The landscape
Bower is one of most popular packages management tool, especially for frontend assets like Javascript and CSS. Other strong contender are composer, npm and webpack. But Bower shines in simplicity to get going. Bower itself is installed via npm, there is also a reimplementation in PHP called BowerPHP. We use bower on some products however in my team, Kleine Eule, we found one particular important issue with bower ..
The problem
The main issue we found was that we wanted to track exact version numbers of installed packages. Pin pointing exact version numbers of a package (ex: 1.6.7) allows us to better synchronize production between multiple developers. Further more it allows us to track potential known vulnerabilities in those versions. It also makes the migration to new versions a conscious choice. Ideally of course you do not want to have to manually pin the versions but instead want Bower to do this automatically. There is a pull request attempting to solve this issue, but it didn't attract much attention from core developers. A side benefit lock file, as proposed in the PR, could also help improve install performance.
The âsolutionâ
We attempted to solve this problem in another manner, using custom resolvers. Custom resolvers are a way to extend bower functionalities.

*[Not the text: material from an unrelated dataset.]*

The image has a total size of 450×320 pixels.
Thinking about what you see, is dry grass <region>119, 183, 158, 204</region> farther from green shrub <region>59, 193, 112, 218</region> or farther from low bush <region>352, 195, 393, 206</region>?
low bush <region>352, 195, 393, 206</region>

Since it doesn't require integrating to Bower core we would not need the core devs to integrate it. Essentially we wanted to implement the behavior of the composer.lock file. It allows us to pin point installed versions in a very elegant manner automatically. There is similar a approach in npm called shrinkwrap.
The fail
However as we were looking at how we would want our custom resolver to work, we found out that Bower's core functionalities  are fundamentally broken.
The takeaway
It seems like Bower was designed to be unpredictable and at least for a package management we really need a deterministic system. So essentially Bower is great if you are a single developer that uses FTP for deployment but for all other cases its default behavior is simply broken. Trying to fix this via a custom resolver would mean essentially totally changing its entire behavior.
kthxbye
As a result we, team Kleine Eule, decided to just recommend everyone to ditch Bower and instead to migrate future projects to use npm instead of Bower as the easiest migration path.